IPS

Pertanyaan

Bagaimana kegiatan perekonomian di negara timor leste

1 Jawaban

  • Masyarakat di kawasan ini terbiasa hidup berdampingan secara ekonomi, mereka saling melengkapi di dua sisi batas negara tersebut.

    "Ada barang yang kita beli dari mereka, ada juga barang mereka beli dari kita," ujar Menoel Natalius, warga Desa Silawan saat ditemui di perbatasan, Kamis (5/11/2015).




    Ia mengatakan sejumlah barang yang sering dibeli warga Timor Leste di Indonesia adalah minyak goreng, terigu dan minuman ringan. "Barang-barang itu di kita lebih murah dibanding di Timor Leste," kata Eman warga lainnya..

    Sementara itu, sejumlah produk yang warga Indonesia beli dari Timor Leste adalah sosis, beras dan gula. "Beras 1 karung 35 kg harganya US$ 16 (Rp 216.000), Gula 1 Kg US$ 1 (Rp 13.500), sosis 1 bungkus US$ 1,5 (Rp 20.250)‎," katanya.

    Untuk barang-barang tertentu, warga perbatasan lebih suka belanja di Timor Leste karena harganya lebih murah daripada belanja di Indonesia. "Misalnya gula, kita belanja harga 1 kg Rp 15.000, mereka (Timor Leste) hanya US$ 1. Kurs sekarang Rp 13.500, lebih murah toh?" tanyanya.

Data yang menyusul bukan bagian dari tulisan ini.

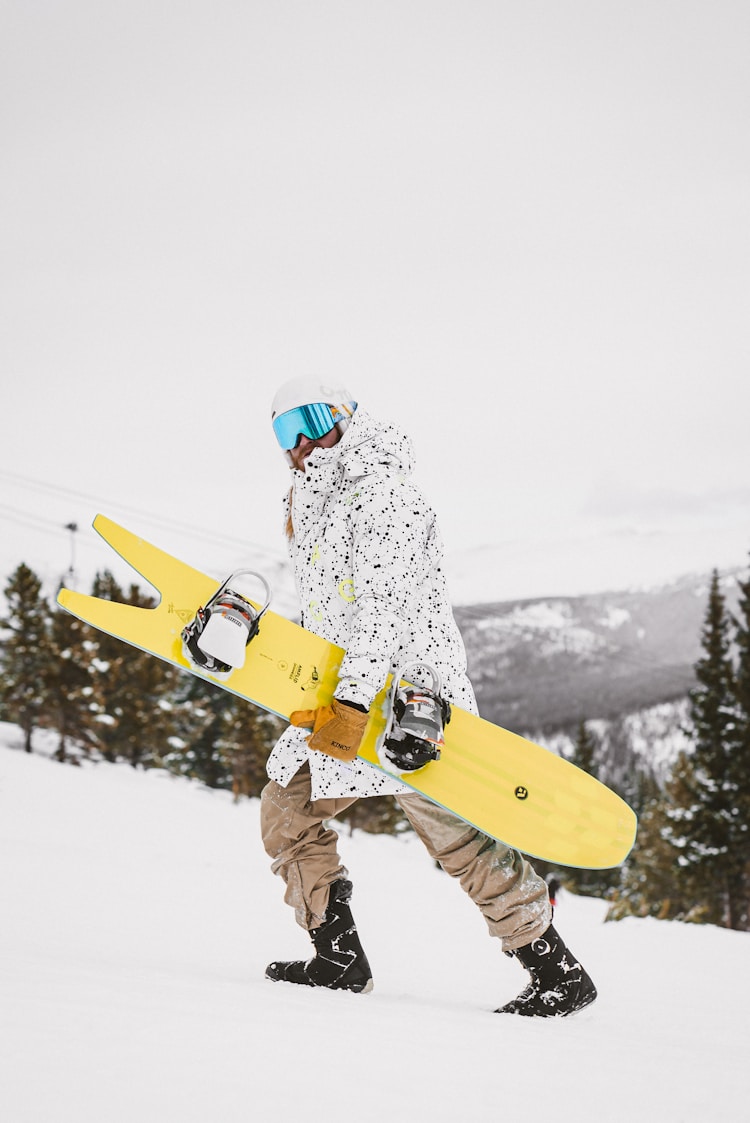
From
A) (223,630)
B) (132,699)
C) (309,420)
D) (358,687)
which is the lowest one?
(358,687)

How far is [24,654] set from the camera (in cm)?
2838

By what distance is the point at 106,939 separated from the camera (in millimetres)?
3773

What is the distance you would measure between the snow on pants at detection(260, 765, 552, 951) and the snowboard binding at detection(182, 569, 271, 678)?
1.67 ft

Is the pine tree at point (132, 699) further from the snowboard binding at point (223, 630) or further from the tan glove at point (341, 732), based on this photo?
the tan glove at point (341, 732)

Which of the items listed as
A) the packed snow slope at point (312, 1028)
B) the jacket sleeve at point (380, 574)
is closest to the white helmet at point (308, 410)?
the jacket sleeve at point (380, 574)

    Pantauan detikFinance, warga perbatasan ini bebas saja lalu-lalang berbelanja dari sisi Timor Leste ke Indonesia maupun sebaliknya. Tampak sesekali orang sliweran membawa barang seperti minuman kemasan mau pun minyak goreng.

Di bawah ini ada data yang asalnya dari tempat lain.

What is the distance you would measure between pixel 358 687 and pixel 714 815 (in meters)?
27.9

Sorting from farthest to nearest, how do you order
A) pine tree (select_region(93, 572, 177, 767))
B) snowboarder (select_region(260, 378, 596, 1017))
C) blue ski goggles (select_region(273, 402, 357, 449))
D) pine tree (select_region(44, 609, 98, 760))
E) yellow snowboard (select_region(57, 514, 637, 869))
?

    Misalnya seorang anak berkebangsaan Timor Leste dengan santainya menumpang sepeda membeli sekantung minyak goreng dari Indonesia. Namun berbelanja pun tidak sebebas yang terlihat, karena ada batasan volume yang diizinkan. 

    "Misalnya beras cuma boleh 1 karung, gula cuma boleh 1 kg, sosis cuma boleh 1 bungkus. Kalau lebih dari itu, ditahan bea cukai. Jadi 1 hari cuma boleh beli itu saja," jelas Eman.

    Selain itu, perlakuan istimewa ini tak bisa dinikmati warga di desa lain. Hanya warga di Desa Silawan saja yang bisa keluar masuk dan bebas membeli barang di negara tetangga. Secara ketentuan, di kawasan perbatasan ada ketentuan pas lintas batas bagi warga terdekat.

    Eman merupakan warga Desa Silawan yang punya profesi sebagai porter yang punya tugas membantu pelintas mengangkut barang bawaan. Setiap membantu pelintas mendapat upah US$ 1-2.

    "Kalau ramai, kita orang bisa bawa pulang US$ 10-15 (Rp 135.000-202.500/hari), tapi kalau sepi hanya US$ 5-7 (Rp 67.500-94.500)," kata Eman.

    Eman tak sendirian, ada sedikitnya 90 orang warga Desa Silawan, Kecamatan Tasifeto Timur, Kabupaten Belu lainnya yang juga berprofesi sebagai porter di PLBN Motaain ini. Mereka terbagi dalam ‎6 kelompok yang masing-masing kelompoknya terdiri dari 15 orang.

    Sebanyak 6 kelompok porter ini bekerja secara bergantian dengan sistem giliran setiap harinya. Dalam sehari ada 2 kelompok porter yang bertugas.‎ 

    "Jadi kita kerja 1 hari, libur 2 hari," katanya.

    Selagi tak bekerja sebagai porter, Eman mengaku menyambung mata pencaharian sebagai petani, hingga tukang ojek. "Yang punya motor dia bisa tukang ojek, kalau kita tidak punya motor bekerja saja di rumah‎ saja, rawat-rawat kita punya ladang jagung," tuturnya.

    Ada pula warga yang berprofesi sebagai petani. Hanya saja, dengan kondisi musim kering seperti saat ini kegiatan pertanian tidak bisa dilakukan. 

    "Karena kita cuma bisa tanam padi kalau hujan datang. Kalau kering seperti ini tidak bisa," ujarnya.